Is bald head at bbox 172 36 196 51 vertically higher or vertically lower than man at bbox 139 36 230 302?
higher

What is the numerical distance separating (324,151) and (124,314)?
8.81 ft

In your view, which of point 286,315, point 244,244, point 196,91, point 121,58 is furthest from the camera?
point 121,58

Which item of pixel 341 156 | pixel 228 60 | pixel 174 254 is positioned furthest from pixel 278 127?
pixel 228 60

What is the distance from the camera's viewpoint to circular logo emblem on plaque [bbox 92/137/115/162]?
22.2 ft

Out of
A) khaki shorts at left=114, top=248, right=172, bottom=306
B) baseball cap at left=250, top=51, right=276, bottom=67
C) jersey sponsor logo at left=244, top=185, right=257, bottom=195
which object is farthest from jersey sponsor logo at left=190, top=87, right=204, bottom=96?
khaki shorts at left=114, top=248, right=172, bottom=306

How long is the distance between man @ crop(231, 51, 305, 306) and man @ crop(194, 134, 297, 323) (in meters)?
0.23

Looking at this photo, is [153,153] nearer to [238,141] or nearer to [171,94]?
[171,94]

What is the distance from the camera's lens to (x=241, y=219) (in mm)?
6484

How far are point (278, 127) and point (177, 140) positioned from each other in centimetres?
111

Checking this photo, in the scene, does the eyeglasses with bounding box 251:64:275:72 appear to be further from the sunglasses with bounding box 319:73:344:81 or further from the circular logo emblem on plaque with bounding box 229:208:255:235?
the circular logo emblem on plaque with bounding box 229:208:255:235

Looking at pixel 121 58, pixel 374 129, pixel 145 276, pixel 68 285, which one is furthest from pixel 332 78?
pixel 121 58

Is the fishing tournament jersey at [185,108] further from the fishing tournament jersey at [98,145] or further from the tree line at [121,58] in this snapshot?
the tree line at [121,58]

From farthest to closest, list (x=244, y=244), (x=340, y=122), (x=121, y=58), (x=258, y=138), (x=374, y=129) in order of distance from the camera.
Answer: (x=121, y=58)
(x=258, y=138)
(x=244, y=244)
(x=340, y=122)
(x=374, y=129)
════════════════════
- **What you have to do**
Edit the lines starting with the line with "Looking at pixel" and going on through the last line, replacing "fishing tournament jersey" with "team jersey" and leaving everything else unchanged.

- **Exercise solution**
Looking at pixel 121 58, pixel 374 129, pixel 145 276, pixel 68 285, which one is furthest from pixel 332 78?
pixel 121 58

Is the team jersey at [185,108] further from the team jersey at [98,145] or further from the tree line at [121,58] in this snapshot?
the tree line at [121,58]

From farthest to closest, list (x=244, y=244), (x=340, y=122), (x=121, y=58), (x=258, y=138), (x=374, y=129) in order of distance from the camera.
Answer: (x=121, y=58)
(x=258, y=138)
(x=244, y=244)
(x=340, y=122)
(x=374, y=129)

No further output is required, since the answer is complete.